--- START OF SOURCE EXTRACT ---

An optical contact is meant to be an interface where the optical properties are close to perfect, i.e., without significant deviations from a perfectly clean and flat interface. Such a contact can actually also occur on an interface between a solid and a liquid.

Methods for Achieving Optical Contacts

Optical Contact Bonding

One way of achieving an optical contact is optical contact bonding. This means that a near perfect interface on a nanometer scale is achieved by extremely high quality polishing and cleaning. If two pieces with such surface qualities are brought into contact, they will naturally bond, i.e., merge to a single part so that they can hardly be separated anymore. See the article on optical contact bonding for more details.

Using an Adhesive

Similarly good optical properties can also be achieved without reaching such perfect surface qualities. In particular, an optical adhesive (optical glue) may make some moderate level of surface irregularities irrelevant, particularly if the refractive index well matches that of the media on both sides.

Particularly if the surface irregularities are far smaller than one optical wavelength, minimal disturbances of the optical phase result, and close to perfect optical properties are obtained, even in short-wavelength regions such as the ultraviolet. If the refractive index is well matched, larger mechanical irregularities can be tolerated. Of course, it is vital that no air bubbles are formed when making the optical contact, since the large refractive index contrast between air and the optical materials would cause strong scattering of light.

Different materials are used as optical adhesives, depending on the particular requirements of the application. A typical choice are single-component UV-curable adhesives, while others can be cured (solidified) by application of an increased temperature for some period of time. Usually, some kind of polymerization is involved in the curing process. Of course, high transparency and high homogeneity as well as long-term stability are important qualities of optical adhesives.

The application of adhesives can have a number of disadvantages, such as

  • the risk of introducing bubbles of air during the application
  • chemical dissociation of the glue caused by non-ideal ambient conditions, leading to increased absorption (e.g. blue absorption by polyurethane, leading to a yellow color)

--- END OF SOURCE EXTRACT ---
--- START OF RAW DATA ---

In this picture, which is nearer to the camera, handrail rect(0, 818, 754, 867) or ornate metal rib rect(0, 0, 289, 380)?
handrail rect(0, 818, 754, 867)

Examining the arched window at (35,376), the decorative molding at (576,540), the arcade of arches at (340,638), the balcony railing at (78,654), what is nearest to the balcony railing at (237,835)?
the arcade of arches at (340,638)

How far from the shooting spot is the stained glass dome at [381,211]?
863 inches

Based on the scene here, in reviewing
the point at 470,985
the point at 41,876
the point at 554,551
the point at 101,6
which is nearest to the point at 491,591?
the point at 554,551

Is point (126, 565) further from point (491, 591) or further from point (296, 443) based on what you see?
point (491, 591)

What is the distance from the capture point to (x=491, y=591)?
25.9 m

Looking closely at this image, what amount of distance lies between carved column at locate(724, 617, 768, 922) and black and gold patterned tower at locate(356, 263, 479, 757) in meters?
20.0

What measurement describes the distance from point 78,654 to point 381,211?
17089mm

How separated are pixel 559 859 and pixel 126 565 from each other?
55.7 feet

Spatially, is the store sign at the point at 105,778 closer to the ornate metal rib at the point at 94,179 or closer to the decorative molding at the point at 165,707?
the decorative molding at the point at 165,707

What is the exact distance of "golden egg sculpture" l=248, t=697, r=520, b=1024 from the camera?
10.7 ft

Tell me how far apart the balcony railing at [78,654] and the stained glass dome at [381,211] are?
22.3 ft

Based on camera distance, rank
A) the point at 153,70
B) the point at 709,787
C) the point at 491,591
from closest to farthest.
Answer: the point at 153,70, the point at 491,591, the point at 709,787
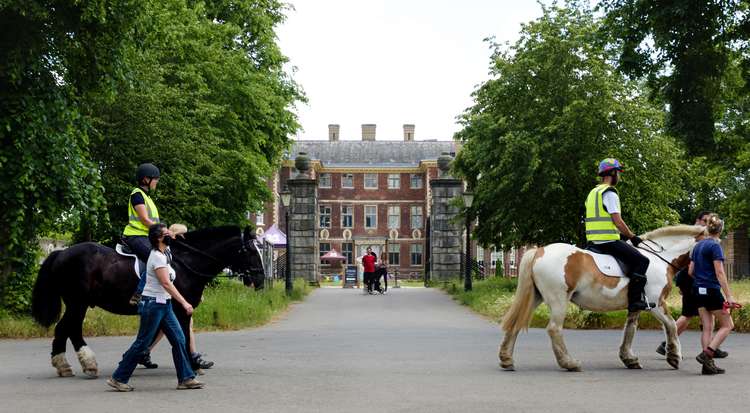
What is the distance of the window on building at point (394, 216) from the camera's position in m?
80.2

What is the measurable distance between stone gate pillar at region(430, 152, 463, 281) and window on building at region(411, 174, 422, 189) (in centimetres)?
3968

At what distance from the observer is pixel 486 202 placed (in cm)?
3033

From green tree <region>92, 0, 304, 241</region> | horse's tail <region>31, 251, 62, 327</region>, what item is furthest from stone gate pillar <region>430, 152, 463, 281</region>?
horse's tail <region>31, 251, 62, 327</region>

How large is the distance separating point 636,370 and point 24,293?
1235 centimetres

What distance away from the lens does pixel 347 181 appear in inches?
3179

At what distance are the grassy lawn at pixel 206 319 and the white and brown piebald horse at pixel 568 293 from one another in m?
8.59

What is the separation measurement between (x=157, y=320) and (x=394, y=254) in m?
70.1

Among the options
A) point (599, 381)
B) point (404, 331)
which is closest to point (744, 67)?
point (404, 331)

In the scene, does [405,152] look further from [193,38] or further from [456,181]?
[193,38]

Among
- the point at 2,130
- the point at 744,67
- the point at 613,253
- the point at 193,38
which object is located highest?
the point at 193,38

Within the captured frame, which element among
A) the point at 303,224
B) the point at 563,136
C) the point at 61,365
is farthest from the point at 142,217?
the point at 303,224

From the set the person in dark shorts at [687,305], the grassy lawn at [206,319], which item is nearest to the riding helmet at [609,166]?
the person in dark shorts at [687,305]

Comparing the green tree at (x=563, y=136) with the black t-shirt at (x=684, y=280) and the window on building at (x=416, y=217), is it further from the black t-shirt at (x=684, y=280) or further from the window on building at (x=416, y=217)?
the window on building at (x=416, y=217)

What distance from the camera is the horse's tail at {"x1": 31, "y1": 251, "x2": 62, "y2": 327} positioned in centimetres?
1092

--- END OF RAW DATA ---

GIVEN PROBLEM
Extract the part of the optical contacts passage starting with "Using an Adhesive" and going on through "on both sides.".

RESULT
Using an Adhesive

Similarly good optical properties can also be achieved without reaching such perfect surface qualities. In particular, an optical adhesive (optical glue) may make some moderate level of surface irregularities irrelevant, particularly if the refractive index well matches that of the media on both sides.